= EXERCISE DETAILS =
Copy each line from the entries that the word "States" appears in.

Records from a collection
---*---
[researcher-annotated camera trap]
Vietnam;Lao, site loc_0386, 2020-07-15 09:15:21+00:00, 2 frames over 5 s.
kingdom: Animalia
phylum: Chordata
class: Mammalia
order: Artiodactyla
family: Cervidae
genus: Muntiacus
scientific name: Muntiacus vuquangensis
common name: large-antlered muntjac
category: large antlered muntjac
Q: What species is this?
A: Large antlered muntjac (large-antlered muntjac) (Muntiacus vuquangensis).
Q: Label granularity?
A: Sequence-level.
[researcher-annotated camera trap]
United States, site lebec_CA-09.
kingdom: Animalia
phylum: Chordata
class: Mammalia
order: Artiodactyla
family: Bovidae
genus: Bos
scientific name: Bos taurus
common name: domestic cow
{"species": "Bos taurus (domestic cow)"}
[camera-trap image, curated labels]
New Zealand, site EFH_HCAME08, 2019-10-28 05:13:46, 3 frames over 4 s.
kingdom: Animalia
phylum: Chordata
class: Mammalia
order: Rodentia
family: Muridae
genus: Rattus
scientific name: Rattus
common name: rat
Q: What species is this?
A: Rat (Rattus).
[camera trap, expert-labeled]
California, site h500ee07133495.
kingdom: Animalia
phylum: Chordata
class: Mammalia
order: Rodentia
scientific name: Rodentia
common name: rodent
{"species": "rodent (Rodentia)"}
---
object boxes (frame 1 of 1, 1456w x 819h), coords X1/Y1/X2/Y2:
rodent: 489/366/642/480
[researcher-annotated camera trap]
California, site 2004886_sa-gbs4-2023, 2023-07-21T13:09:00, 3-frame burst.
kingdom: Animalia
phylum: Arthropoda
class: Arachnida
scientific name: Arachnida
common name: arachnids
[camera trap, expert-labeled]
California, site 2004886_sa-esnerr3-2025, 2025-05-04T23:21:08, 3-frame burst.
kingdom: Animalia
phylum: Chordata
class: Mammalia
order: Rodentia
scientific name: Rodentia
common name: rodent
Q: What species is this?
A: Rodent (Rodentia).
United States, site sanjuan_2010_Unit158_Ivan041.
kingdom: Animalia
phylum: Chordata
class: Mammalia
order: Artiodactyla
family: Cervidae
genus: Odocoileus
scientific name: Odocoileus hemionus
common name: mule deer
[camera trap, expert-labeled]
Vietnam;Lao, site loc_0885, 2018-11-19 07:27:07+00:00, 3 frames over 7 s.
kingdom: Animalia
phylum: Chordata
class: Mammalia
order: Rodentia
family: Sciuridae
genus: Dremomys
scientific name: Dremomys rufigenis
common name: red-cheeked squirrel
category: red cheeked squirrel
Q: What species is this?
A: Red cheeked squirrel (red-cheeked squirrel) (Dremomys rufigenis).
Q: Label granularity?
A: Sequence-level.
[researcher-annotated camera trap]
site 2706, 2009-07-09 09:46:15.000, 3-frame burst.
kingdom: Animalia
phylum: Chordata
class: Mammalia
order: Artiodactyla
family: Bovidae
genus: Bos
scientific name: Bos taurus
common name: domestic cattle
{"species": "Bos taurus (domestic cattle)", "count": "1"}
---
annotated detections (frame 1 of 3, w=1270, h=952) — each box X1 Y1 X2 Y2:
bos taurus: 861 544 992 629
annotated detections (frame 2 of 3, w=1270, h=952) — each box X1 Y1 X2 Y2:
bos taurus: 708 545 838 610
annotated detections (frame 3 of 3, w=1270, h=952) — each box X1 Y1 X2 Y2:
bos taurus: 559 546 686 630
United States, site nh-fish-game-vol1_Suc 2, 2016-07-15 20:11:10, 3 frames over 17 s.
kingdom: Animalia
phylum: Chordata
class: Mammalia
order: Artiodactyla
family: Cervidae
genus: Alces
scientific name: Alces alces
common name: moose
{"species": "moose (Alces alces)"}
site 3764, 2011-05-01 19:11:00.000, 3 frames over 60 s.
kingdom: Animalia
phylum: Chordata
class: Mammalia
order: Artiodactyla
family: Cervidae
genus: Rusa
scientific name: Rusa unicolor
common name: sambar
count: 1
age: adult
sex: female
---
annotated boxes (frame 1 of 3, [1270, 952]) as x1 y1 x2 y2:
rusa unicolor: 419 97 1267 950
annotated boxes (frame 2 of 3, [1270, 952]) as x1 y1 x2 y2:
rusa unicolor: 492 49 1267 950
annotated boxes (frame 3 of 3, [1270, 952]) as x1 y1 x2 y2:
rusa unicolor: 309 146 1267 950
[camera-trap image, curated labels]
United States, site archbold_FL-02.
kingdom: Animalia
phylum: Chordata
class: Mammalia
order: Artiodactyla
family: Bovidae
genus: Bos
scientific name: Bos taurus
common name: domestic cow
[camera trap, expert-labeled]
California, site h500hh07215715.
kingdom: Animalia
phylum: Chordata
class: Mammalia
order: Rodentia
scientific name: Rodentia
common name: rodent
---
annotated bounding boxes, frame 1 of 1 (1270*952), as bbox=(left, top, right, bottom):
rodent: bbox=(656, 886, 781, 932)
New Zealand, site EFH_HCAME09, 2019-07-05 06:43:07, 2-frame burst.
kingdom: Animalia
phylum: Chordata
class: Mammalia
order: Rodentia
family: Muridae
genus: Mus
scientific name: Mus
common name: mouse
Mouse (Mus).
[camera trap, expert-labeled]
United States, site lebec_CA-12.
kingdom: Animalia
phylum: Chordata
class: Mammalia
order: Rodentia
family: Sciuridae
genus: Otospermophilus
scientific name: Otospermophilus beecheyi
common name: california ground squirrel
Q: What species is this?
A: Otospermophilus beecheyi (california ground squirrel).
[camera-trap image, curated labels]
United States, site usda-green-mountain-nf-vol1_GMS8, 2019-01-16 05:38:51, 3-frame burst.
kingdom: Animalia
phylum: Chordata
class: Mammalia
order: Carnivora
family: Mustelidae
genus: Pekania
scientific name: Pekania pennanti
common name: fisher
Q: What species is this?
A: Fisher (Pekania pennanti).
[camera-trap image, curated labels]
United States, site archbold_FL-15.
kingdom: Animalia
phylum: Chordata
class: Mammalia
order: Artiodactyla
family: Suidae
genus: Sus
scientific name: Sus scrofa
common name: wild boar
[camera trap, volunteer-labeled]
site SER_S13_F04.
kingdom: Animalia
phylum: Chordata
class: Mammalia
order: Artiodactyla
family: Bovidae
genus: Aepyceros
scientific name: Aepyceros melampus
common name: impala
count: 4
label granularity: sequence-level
---*---
= EXERCISE RESULT =
United States, site lebec_CA-09.
United States, site sanjuan_2010_Unit158_Ivan041.
United States, site nh-fish-game-vol1_Suc 2, 2016-07-15 20:11:10, 3 frames over 17 s.
United States, site archbold_FL-02.
United States, site lebec_CA-12.
United States, site usda-green-mountain-nf-vol1_GMS8, 2019-01-16 05:38:51, 3-frame burst.
United States, site archbold_FL-15.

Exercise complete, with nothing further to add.